WORK TO DO | In the passage on Kant's concepts of reason below, repeat word for word the part starting with "or a priori" and going on through "Table 1 above.".
====== PROVIDED TEXT
We may understand the first two designations as the most general
ones in that no essential differentiation is intended, whereas the other two designations may be
understood to emphasize more specific aspects (although Kant
also uses them as general designations).
"Ideas"
of pure reason Kant specifically speaks of
concepts of pure reason as ideas when he discusses their
problematic character, their being only ideas and hence,
their posing a dilemma to reason in as much as it can neither
establish their "reality" (i.e., their validity as empirical
concepts) nor do without them to ensure the intelligibility
of the world:
I
understand by idea a necessary concept of reason to which no
corresponding object can be given in sense-experience.
[Ideas]
are concepts of pure reason, in that they view all knowledge
gained in experience as being determined through an absolute
totality of conditions. They are not arbitrarily invented; they
are imposed by the very nature of reason itself, and therefore
stand in necessary relation to the whole employment of understanding.
(Kant, 1787, B383f)
That
is to say, the ideas of reason, although problematic, are rational
conceptions. Reason cannot help but infer them from experience,
as for anything that is given empirically there must be a series
of conditions that would explain it: "For a given
conditioned, the whole series of conditions subordinated to
each other is likewise given." (1787, B444) Only a complete
notion of this series of conditions can in principle explain
that which is given, so as to make it fully intelligible
to the human mind. But since, as we have already noted, the
totality of conditions is always itself unconditioned, it goes
beyond the experiential world of conditioned phenomena and therefore
can never be an object of experience. This is why the ideas,
as pure concepts of reason, are for Kant both unavoidable and
problematic: "Concepts of reason contain the unconditioned."
(1787, B367). Thanks to this quality they make reality intelligible
in the first place. But due to this same quality, it must remain
open whether or not they have any objective reality. Hence,
if not
handled carefully, they risk becoming sources of illusion.
"Transcendental"
concepts By contrast, Kant emphasizes the transcendental
character of general ideas when he is interested in their epistemological
importance, that is, their positive contribution
to knowledge rather than their problematic character. What role can they legitimately
play, and on what basis can such ideas be identified and justified?
I
entitle transcendental all knowledge which is occupied
not so much with objects as with the mode of our knowledge of
objects in so far as this mode of knowledge is to be possible
a priori. A system of such concepts might be entitled
transcendental philosophy. (Kant, 1787, B25)
In
Kant's precise but complex terminology, a "transcendental"
as distinguished from a merely "transcendent" (= metaphysical)
employment of reason means reflection on the conditions
of possible knowledge inasmuch as these conditions involve "pure"
or a priori concepts of reason. A priori
concepts that can be shown to play a role in the constitution
of knowledge are transcendental concepts of reason. In a complex
"transcendental deduction," an account of which would go
beyond the scope of the present discussion, Kant identifies
and specifies the three classes of a priori concepts
listed in the right-hand columns of Table 1 above.
Reflective
skills of reason Let us now return to our focus
on the reflective skills involved in human cognition,
that is, in the terms of Table 1 above, on reason in the narrower sense, which has as its
only objects the previous cognitive level of the understanding and,
within
Kant's work, also itself, namely, inasmuch as it engages in a self-reflective
critique of pure reason. Transcendental concepts or
ideas serve reason in its core task of ensuring the integrity
of thought or, using Kant's (1787, B383) preferred
term, the
"unity of understanding" on the one hand and the "unity
of reason" on the other hand. Transcendental ideas achieve
this by defining what we might call ideal reference points or,
perhaps a more helpful way to put it, limiting concepts towards which reason can orient
itself.5)
============
====== SUPPLIED INFORMATION
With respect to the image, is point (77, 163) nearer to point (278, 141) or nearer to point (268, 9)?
============
ANSWER BELOW |
or a priori concepts of reason. A priori
concepts that can be shown to play a role in the constitution
of knowledge are transcendental concepts of reason. In a complex
"transcendental deduction," an account of which would go
beyond the scope of the present discussion, Kant identifies
and specifies the three classes of a priori concepts
listed in the right-hand columns of Table 1 above.